[Stored data]
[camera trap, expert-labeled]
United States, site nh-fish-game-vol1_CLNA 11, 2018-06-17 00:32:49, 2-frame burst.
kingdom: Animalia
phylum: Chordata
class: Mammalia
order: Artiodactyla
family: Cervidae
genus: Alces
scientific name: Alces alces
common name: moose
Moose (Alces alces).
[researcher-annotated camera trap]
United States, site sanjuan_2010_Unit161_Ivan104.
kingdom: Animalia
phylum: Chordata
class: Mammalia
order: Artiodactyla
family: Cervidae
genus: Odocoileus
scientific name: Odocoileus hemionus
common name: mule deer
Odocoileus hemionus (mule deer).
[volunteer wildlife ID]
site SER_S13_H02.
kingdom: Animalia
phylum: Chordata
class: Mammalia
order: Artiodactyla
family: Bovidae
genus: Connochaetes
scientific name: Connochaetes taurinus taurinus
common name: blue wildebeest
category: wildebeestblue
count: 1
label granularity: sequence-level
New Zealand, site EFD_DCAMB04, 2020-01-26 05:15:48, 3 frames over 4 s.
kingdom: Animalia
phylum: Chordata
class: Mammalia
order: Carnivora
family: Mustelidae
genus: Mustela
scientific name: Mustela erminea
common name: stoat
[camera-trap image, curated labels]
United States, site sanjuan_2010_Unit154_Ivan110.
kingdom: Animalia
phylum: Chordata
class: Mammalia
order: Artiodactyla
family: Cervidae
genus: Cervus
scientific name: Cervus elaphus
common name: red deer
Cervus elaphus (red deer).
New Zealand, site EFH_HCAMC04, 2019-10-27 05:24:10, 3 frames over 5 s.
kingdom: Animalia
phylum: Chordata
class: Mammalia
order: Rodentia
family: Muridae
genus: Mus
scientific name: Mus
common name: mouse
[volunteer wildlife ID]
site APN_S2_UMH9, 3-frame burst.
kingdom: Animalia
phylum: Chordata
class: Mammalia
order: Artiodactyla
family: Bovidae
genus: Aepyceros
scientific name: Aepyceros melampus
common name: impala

What is needed =>
Show each line of the records above containing "genus".

Expected answer =>
genus: Alces
genus: Odocoileus
genus: Connochaetes
genus: Mustela
genus: Cervus
genus: Mus
genus: Aepyceros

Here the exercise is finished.